Capitalization as a Two-part Tariff: The Role of Zoning
AbstractIn speculating that local public goods could be efficiently provided, Tiebout (1956) envisioned head taxes which would both finance public goods and price access to them. In practice, head taxes are not available to policy makers, potentially leading to distortions. Hamilton (1975, 1976) responded that zoning can mimic a head tax by create a shadow price (or “ticket”) at the border. While the debate over the efficiency of the local provision of public goods continues, modern empirical work, including structural models of locational choice as well as simple hedonic pricing models, routinely imposes the restriction that local amenities are capitalized through the price of land or housing per unit. The literature has ignored the possibility that they could be capitalized through tickets. This paper extends the literature by using a unique national level dataset of property transactions matched to community level amenities to measure the extent to which local public goods are capitalized into “intercept” (ticket prices) versus “slope” effects (varying prices per unit). We find evidence for both, but the intercept effect is strongest when land use regulation is greater, as predicted by the model.
Momentum and Reversion to Fundamentals: Are They Captured by Subjective Expectations of Asset Prices?

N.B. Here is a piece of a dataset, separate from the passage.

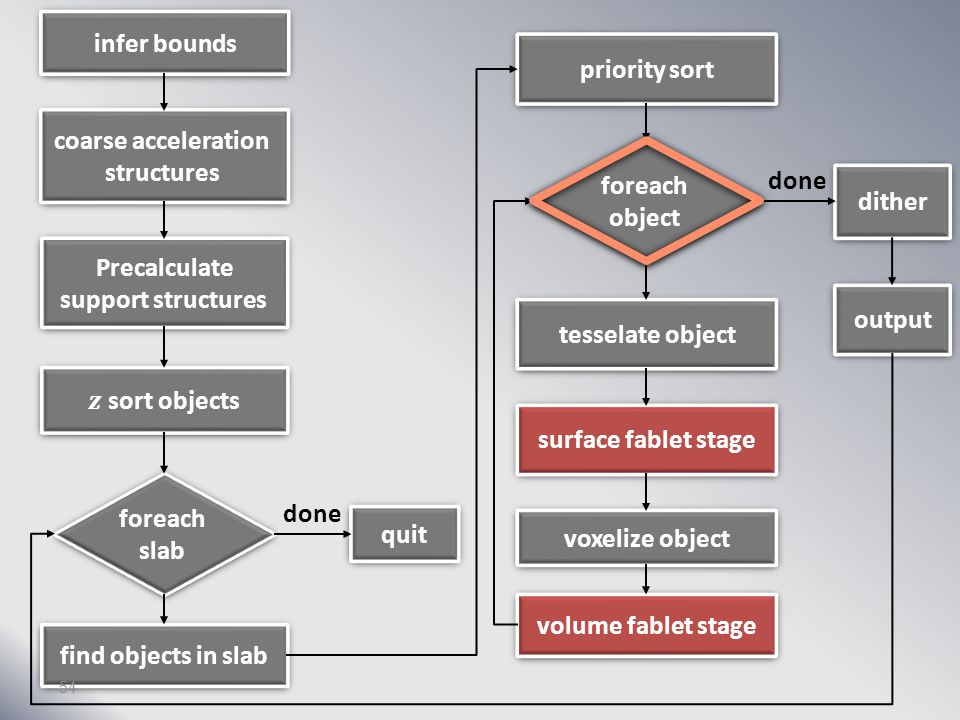 infer bounds coarse acceleration structures Precalculate support structures foreach slab find objects in slab quit priority sort foreach object tesselate object surface fablet stage voxelize object volume fablet stage dither output done 53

AbstractAsset-price movements (e.g., stock, real estate, and foreign currency) exhibit momentum and reversion to fundamentals. Investors can be either fundamentalists (aware of the fundamental values of assets and expecting asset prices to converge to their fundamental values) or chartists (extrapolating from past momentum to form future expectations). This paper studies real estate markets and finds that households’ subjective house-price expectations capture momentum but not reversion to fundamentals. Moreover, if current house prices are above (below) their fundamental values, households will have even higher (lower) expectations of future appreciation rates. The reason for this pattern is more likely that households do not have accurate estimates of the fundamental value (fundamental-misperception conjecture) than that they do not believe that mispricing will be quickly corrected by the market (mispricing-persistence conjecture).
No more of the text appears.